OTTAWA — Canada’s defence and foreign affairs ministers have confirmed the Liberal government’s plan to send a helicopter contingent to support the United Nations peace force in Mali.
The 12-month commitment to the west African country includes two Chinook helicopters to provide medical evacuations and logistical support and four smaller, armed Griffons to act as armed escorts for the larger transports.
The so-called aviation task force will include support personnel, although a final number has yet to be worked out.
A deployment date has yet to be determined.
Defence Minister Harjit Sajjan and Foreign Affairs Minister Chrystia Freeland say the force will include a marked female presence as the Trudeau government looks to have Canada lead by example in the push to have more women on peacekeeping missions.
The announcement follows a direct request from the UN and fulfils the Prime Minister Justin Trudeau’s promise in November to make such aircraft available to a future peacekeeping mission.
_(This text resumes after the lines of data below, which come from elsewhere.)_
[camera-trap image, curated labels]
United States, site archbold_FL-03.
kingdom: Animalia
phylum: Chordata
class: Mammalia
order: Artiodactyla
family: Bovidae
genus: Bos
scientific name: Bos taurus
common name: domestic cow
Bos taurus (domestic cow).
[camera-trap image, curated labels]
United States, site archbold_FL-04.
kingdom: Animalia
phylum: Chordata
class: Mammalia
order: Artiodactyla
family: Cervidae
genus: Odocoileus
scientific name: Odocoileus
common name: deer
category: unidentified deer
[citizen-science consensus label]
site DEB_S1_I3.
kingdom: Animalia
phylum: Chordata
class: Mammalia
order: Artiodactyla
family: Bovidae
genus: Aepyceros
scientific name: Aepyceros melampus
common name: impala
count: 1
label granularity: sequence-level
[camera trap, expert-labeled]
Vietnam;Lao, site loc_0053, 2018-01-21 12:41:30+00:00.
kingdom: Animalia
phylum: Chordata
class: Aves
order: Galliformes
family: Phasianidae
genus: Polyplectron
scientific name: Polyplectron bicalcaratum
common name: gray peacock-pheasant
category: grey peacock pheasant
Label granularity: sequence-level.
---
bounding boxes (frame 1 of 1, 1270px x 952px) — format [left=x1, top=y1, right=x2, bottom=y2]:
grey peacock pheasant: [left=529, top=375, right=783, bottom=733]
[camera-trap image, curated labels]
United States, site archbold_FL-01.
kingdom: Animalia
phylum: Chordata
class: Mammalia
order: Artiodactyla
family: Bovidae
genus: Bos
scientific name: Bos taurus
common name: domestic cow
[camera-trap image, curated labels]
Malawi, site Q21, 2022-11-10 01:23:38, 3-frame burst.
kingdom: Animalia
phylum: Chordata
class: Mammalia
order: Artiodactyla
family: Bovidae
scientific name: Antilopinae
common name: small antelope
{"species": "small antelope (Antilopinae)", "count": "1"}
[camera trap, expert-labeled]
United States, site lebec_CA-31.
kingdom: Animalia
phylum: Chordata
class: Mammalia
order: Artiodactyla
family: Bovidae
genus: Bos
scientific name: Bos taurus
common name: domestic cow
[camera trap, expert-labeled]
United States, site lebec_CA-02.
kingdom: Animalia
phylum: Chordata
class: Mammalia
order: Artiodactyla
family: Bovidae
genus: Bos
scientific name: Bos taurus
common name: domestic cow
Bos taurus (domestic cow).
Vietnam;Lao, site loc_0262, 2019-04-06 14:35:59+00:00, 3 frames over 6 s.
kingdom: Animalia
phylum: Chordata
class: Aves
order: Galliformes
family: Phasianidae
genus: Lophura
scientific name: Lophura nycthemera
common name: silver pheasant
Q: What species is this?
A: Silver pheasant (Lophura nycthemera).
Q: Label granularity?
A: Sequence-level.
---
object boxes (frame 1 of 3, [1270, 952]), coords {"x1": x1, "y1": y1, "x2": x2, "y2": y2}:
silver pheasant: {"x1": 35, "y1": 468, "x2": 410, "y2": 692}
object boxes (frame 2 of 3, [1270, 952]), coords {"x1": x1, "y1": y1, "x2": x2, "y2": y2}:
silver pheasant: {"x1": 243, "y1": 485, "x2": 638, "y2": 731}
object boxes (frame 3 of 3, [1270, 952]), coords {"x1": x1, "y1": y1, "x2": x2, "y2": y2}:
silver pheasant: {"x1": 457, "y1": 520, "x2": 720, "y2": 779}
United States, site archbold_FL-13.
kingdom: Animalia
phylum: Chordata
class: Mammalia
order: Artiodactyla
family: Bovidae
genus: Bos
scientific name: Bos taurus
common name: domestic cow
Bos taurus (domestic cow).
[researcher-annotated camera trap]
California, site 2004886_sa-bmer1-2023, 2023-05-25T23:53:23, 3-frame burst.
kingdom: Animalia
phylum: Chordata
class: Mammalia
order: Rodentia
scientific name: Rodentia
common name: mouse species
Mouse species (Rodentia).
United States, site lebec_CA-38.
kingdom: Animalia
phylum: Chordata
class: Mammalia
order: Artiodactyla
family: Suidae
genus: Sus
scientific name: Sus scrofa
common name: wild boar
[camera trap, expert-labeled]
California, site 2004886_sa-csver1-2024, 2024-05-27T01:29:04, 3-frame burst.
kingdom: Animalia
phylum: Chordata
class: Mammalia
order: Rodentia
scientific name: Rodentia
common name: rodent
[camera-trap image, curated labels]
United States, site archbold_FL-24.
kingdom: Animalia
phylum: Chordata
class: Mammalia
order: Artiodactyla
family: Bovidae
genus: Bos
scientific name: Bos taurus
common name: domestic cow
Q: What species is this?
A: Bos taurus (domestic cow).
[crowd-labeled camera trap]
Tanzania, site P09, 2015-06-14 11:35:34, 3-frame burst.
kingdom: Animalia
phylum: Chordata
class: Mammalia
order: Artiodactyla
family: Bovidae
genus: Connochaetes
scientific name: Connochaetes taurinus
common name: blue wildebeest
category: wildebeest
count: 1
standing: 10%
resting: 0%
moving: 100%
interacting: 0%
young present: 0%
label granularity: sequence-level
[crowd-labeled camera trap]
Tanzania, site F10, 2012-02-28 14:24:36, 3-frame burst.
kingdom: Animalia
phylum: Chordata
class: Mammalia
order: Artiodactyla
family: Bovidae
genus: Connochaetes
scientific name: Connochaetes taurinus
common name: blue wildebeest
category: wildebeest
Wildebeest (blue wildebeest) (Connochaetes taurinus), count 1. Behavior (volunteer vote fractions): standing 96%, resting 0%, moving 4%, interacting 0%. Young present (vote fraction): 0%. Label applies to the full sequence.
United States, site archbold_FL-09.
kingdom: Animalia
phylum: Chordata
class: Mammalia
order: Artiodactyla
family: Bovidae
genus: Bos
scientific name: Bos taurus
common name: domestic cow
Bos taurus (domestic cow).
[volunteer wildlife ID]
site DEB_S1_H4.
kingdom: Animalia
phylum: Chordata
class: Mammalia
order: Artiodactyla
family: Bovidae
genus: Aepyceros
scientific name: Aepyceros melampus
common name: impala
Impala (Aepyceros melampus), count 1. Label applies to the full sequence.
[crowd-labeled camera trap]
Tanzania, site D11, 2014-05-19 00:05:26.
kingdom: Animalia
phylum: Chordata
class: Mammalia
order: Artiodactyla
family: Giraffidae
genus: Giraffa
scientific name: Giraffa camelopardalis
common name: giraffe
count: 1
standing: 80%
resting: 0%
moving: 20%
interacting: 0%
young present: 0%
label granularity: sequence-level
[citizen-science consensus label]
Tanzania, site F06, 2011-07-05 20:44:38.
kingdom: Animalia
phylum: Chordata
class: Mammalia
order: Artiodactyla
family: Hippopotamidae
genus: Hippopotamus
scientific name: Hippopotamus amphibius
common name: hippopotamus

“Supported by our diplomatic negotiations, I am confident we can help make a real difference in this region through the deployment of the aviation task force,” Freeland told a news conference on Parliament Hill.
The Mali mission has been a dangerous one for the UN, with about 150 fatalities — which is why the government took the time to carefully consider the situation and decide on the best course of action, Freeland said.
“We are very aware of the complexities and the difficulties of the situation in Mali.”